This semester, I spent time working in both painting and printmaking, and the more I moved between the two, the more I saw how closely they connect. They overlap in surprising ways, especially when it comes to layering, planning, and how materials interact.
In my reduction linocut of a snapdragon, I carved and printed five layers, each one building on the last. It took a lot of patience and planning—if I cut too early, there was no way to fix it. Some of the layers didn’t align perfectly, but that gave the piece more life. That same layered approach showed up in my Crimson Inequality painting, where I combined rubbings, drawings, paint, and even some print elements. Both works depended on layering and trust in the process, even when things didn’t align perfectly (which made them more interesting).

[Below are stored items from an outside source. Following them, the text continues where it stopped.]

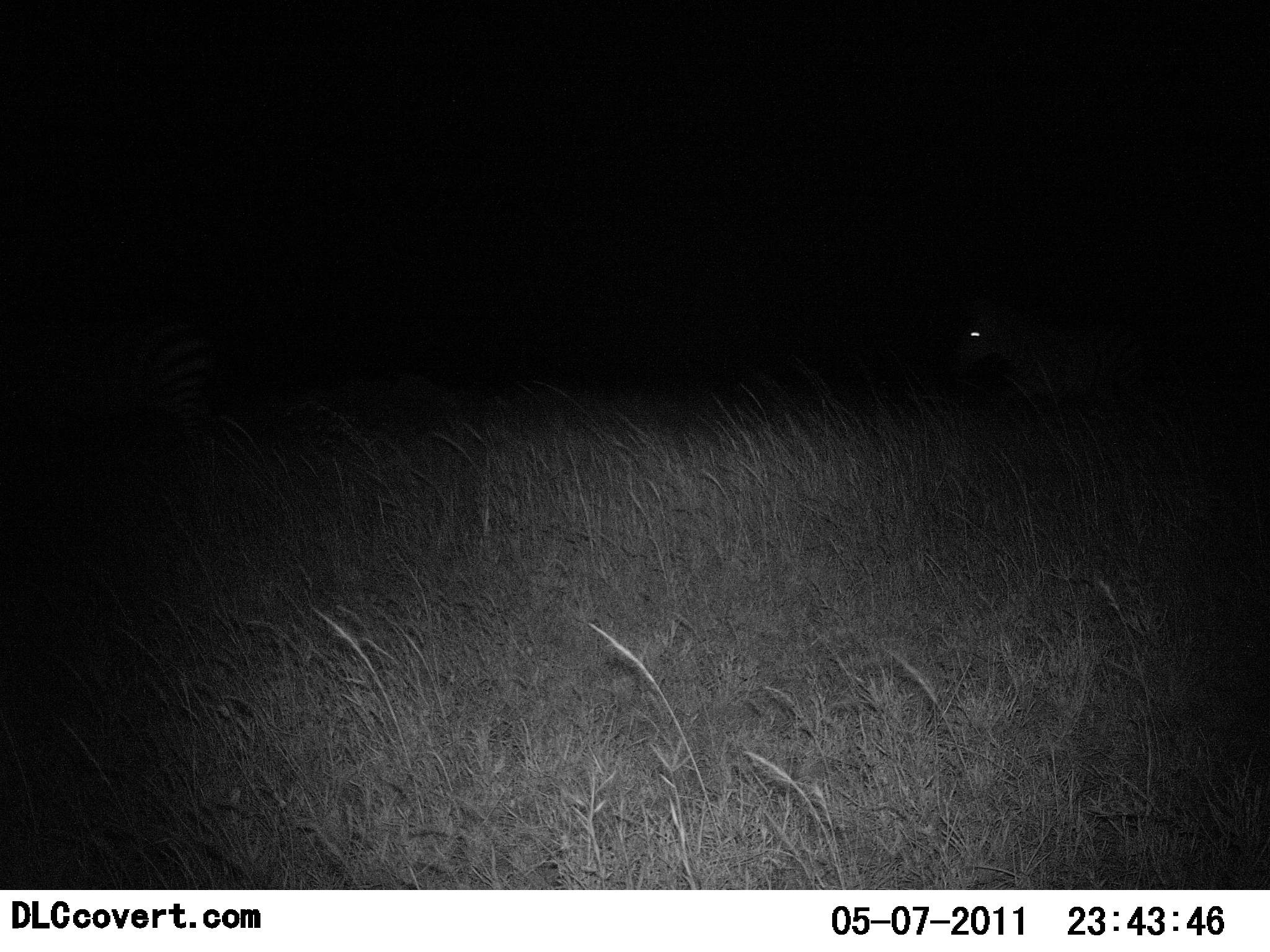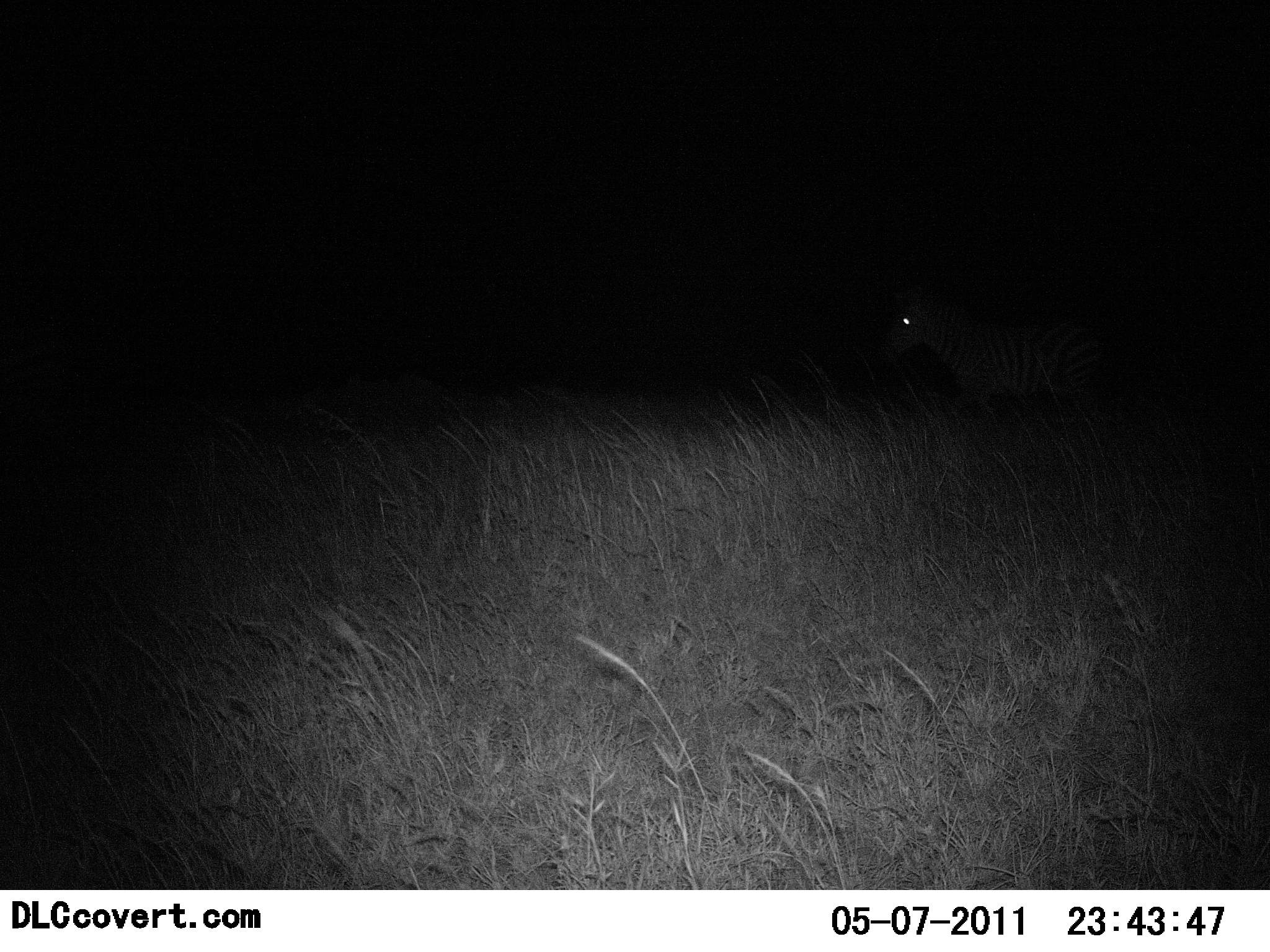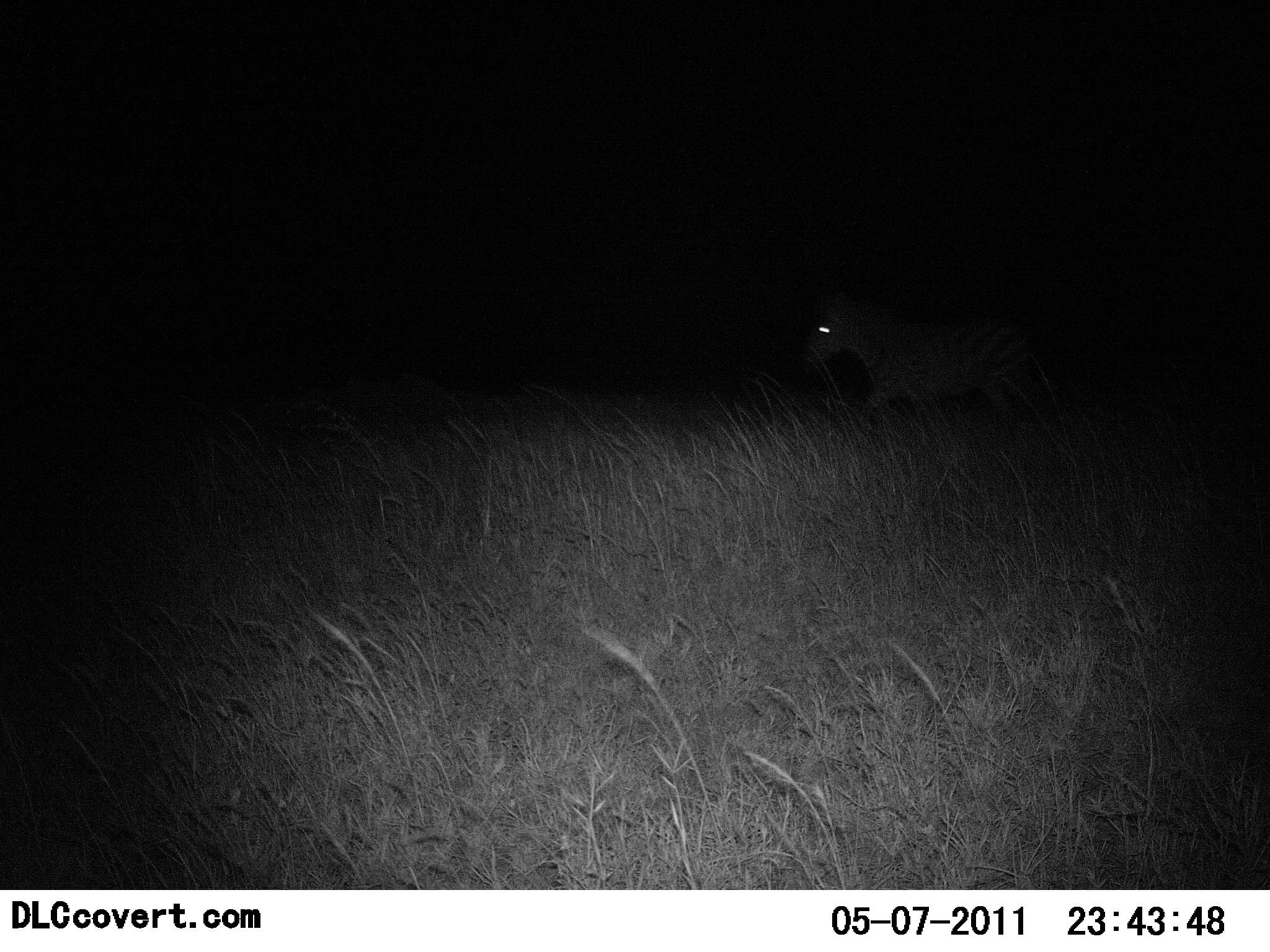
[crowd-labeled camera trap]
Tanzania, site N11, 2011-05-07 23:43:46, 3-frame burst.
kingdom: Animalia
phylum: Chordata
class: Mammalia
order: Perissodactyla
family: Equidae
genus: Equus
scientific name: Equus quagga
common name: plains zebra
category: zebra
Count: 1.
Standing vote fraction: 0%.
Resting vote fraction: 0%.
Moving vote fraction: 100%.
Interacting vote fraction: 0%.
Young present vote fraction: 0%.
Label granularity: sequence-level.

For the linocut of my childhood home, I focused on fine detail and careful edges. I wanted the image to feel accurate, even though I had to simplify things at such a small scale. I even made a template to block the edges of the plate so only the house would print. This mirrors how I planned out my collage, which includes the print, where the quiet linework echoed the early, simple years lived in that home. Both are tied to memory and place, and both were built with quiet intention.
With my collagraph of a chair, the textures I chose created values and forms that leaned into abstraction. I paid close attention to how different surfaces would print—whether they’d come out light or dark, dense or soft. That process made me more aware of surface texture, which has directly influenced both my drawing and painting. In the drawing, I leaned into the textures already present, emphasizing certain areas, and now I’m exploring that same idea in painting—this time through color and shape, letting surface and form guide the image.
In the end, painting and printmaking aren’t opposites. They’re just two ways of building meaning through layers, decisions, and touch.